Controlling Arteriogenesis and Mast Cells Are Central to Bioengineering Solutions for Critical Bone Defect Repair Using Allografts

Abstract

Although most fractures heal, critical defects in bone fail due to aberrant differentiation of mesenchymal stem cells towards fibrosis rather than osteogenesis. While conventional bioengineering solutions to this problem have focused on enhancing angiogenesis, which is required for bone formation, recent studies have shown that fibrotic non-unions are associated with arteriogenesis in the center of the defect and accumulation of mast cells around large blood vessels. Recently, recombinant parathyroid hormone (rPTH; teriparatide; Forteo) therapy have shown to have anti-fibrotic effects on non-unions and critical bone defects due to inhibition of arteriogenesis and mast cell numbers within the healing bone. As this new direction holds great promise towards a solution for significant clinical hurdles in craniofacial reconstruction and limb salvage procedures, this work reviews the current state of the field, and provides insights as to how teriparatide therapy could be used as an adjuvant for healing critical defects in bone. Finally, as teriparatide therapy is contraindicated in the setting of cancer, which constitutes a large subset of these patients, we describe early findings of adjuvant therapies that may present future promise by directly inhibiting arteriogenesis and mast cell accumulation at the defect site.
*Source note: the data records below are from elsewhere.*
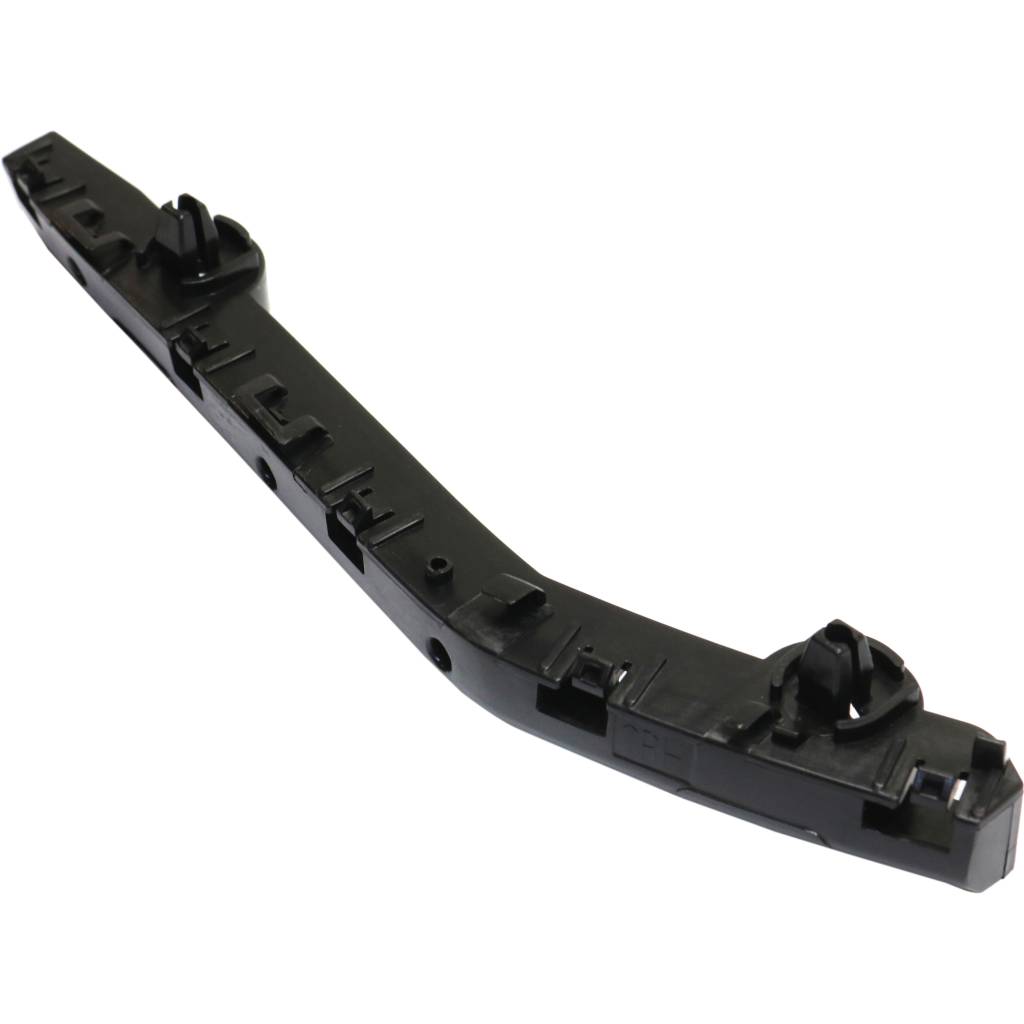 NISSAN LEAF FRONT BUMPER COVER SIDE OUTER UPPER BRACKET RIGHT (Passenger Side) OEM#622243NK0A 2011-2012 PL#NI1043106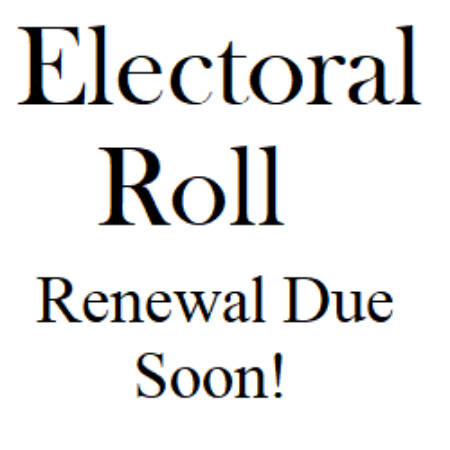 Electoral Roll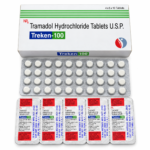 Traken 100 mg (Tramadol)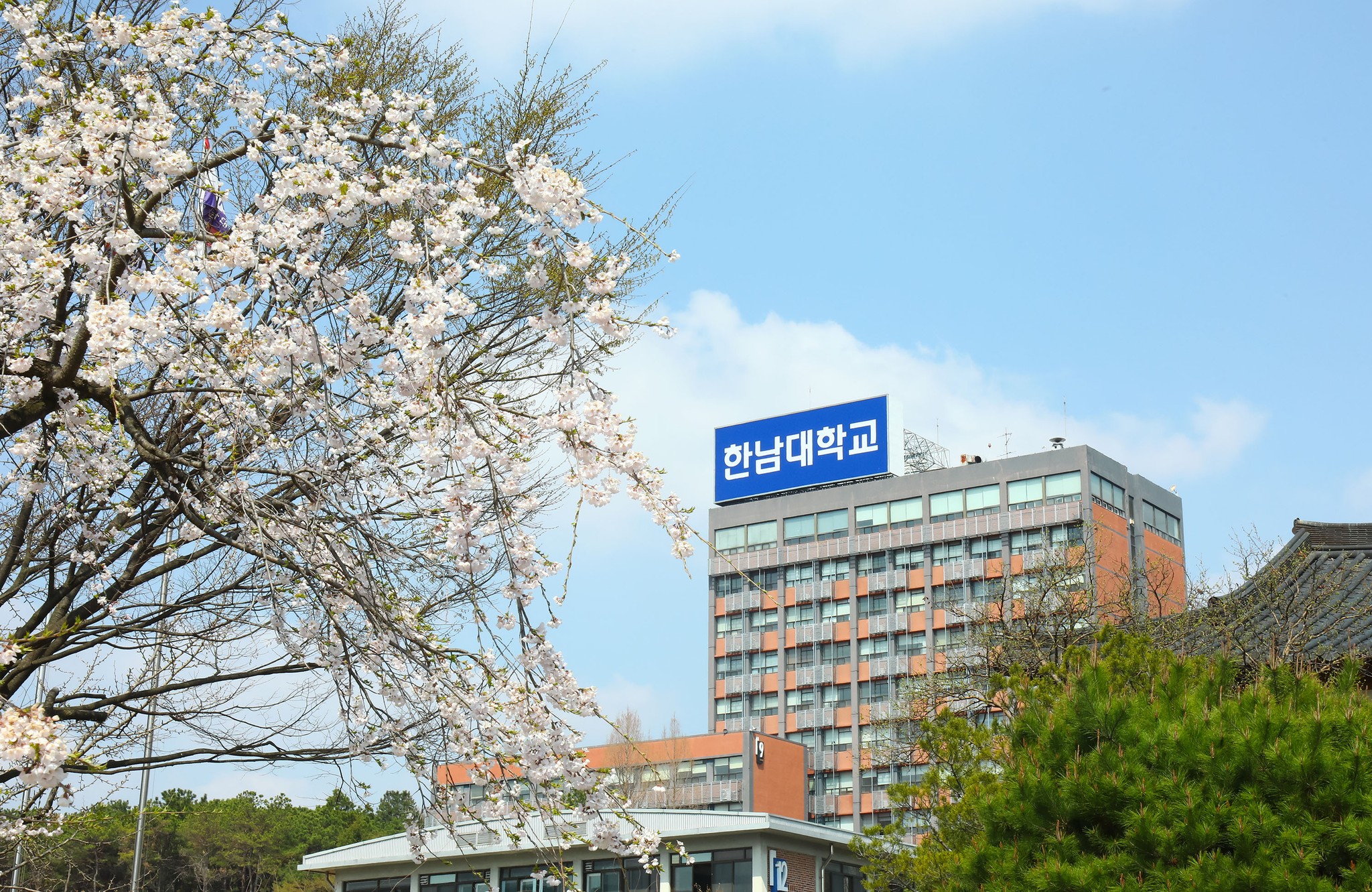 한남대학교(Hannam University) added... - 한남대학교(Hannam University)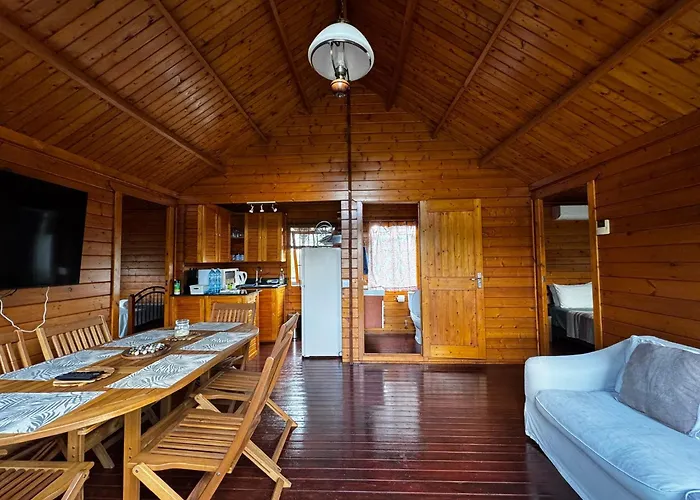 Private Chalet With Pool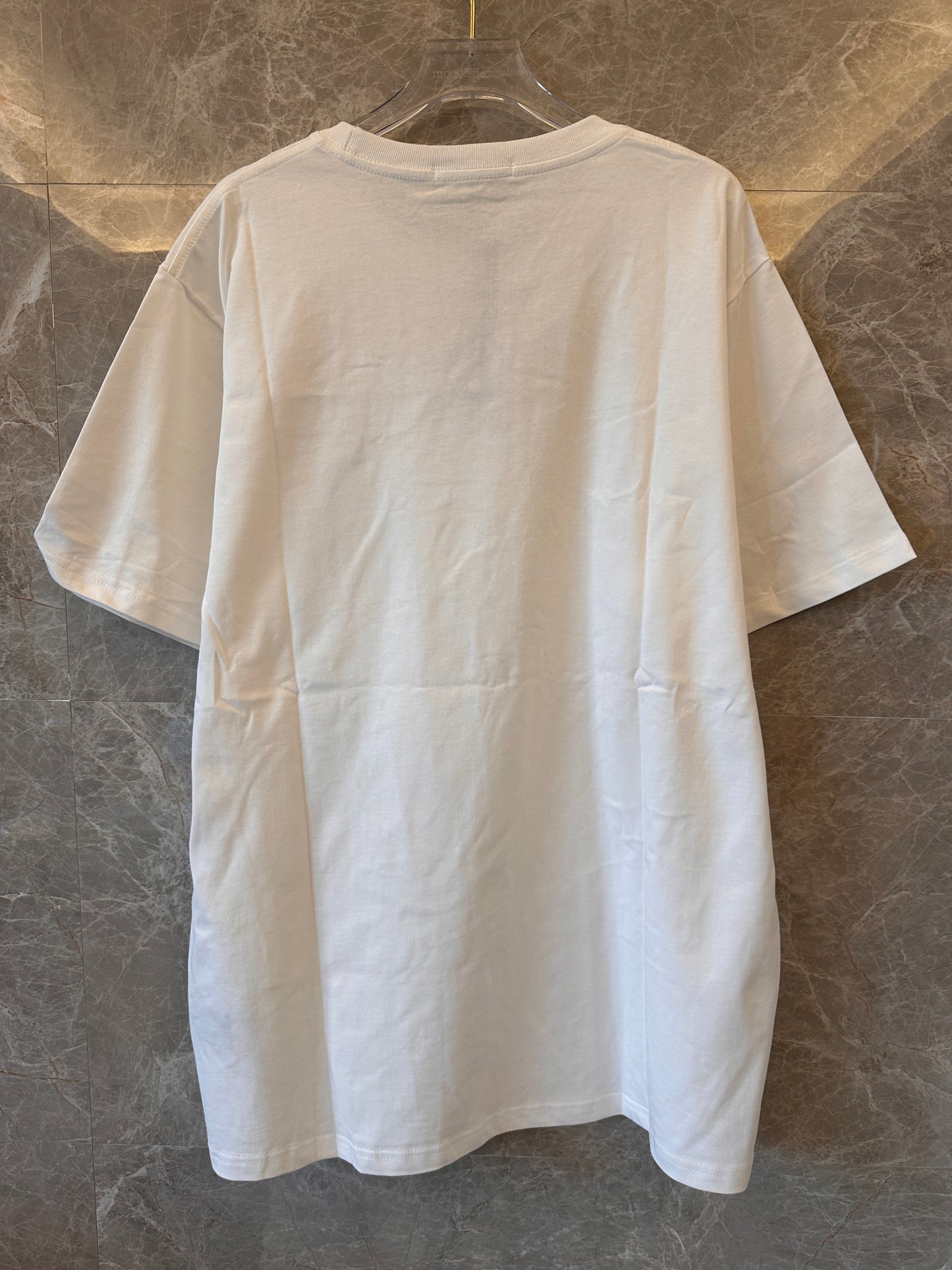 T-shirt Amiri Blanc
Keywords: arteriogenesis; critical bone defect; fibrosis; mast cells; osteogenesis; recombinant parathyroid hormone (rPTH; teriparatide; Forteo).

Figure 1

Mast cells accumulate proximal to large vessels in fibrotic tissue of healing critical defects. The murine chronic cranial defect window model was utilized for in vivo multiphoton laser scanning microscopy (MPLSM) to assess the temporal-spatial relationship of arteriogenesis and mast cell accumulation during critical bone defect healing. MPLSM was performed on mice (n = 5) with cranial defect windows following administration of i.v. Texas red dextran (TRD) and APC-conjugated anti-CD11b or FITC conjugated anti-Mcpt5 antibodies. (A) Representative 10× field of the CD11b+ cells (green) and vasculature (red) with a 3D reconstruction (B), are shown to illustrate that monocytes and macrophages primarily exist proximal to small vessels within the critical defect after three weeks of healing; In contrast, few Mcpt5+ mast cells are found near small vessels ((C); boxed region is (D)); but appear in immediate proximity to large vessels ((E); boxed region is (F) and 3D reconstructed image is (G)); MATLAB quantification of the distance of the labeled cells from small and large vessels is presented as mean +/− SD (* p < 0.05 vs. small vessels). Histologic confirmation of these findings is provided by toluidine blue staining of the calvaria tissue presented at 5× (H); and boxed region at 20× (I); in which the granulated mast cells (red arrows) stain purple in immediate proximity to large blood vessels (#).

Figure 2

Schematic Model of Scarful vs. Scarless Healing and the Adjuvant Effects of rPTH Therapy. An emerging model to explain the fundamental basis of a non-healing critical defect in bone posits that there is a temporal-spatial competition between coupled small vessel angiogenesis-osteogenesis at the leading edge of the healing defect, and large vessel arteriogenesis-fibrosis within the defect. In the first two weeks after injury small vessel (<10 mm) angiogenesis facilitates rapid defect filling (scarless healing) from the leading edge (~0.02 mm/day) via proliferating/migrating bone forming osteoblasts (green). Simultaneously, large vessel (>30 mm) arteriogenesis occurs with the appearance of pro-fibrotic mast cells (dark blue) in the center of the defect, which completely inhibits osteoblastic defect filling (0 mm/day) thereafter, resulting in “scarful healing” of the critical defect. Moreover, rPTH therapy facilitates critical defect healing by: (1) its well-known anabolic effects on osteogenic cells to increase defect filling at the healing front; (2) coupled osteogenic cell-induced small vessel angiogenesis at the healing front; and (3) inhibition of large vessel arteriogenesis/fibrosis within the defect, resulting in scarless healing and ultimate wound closure.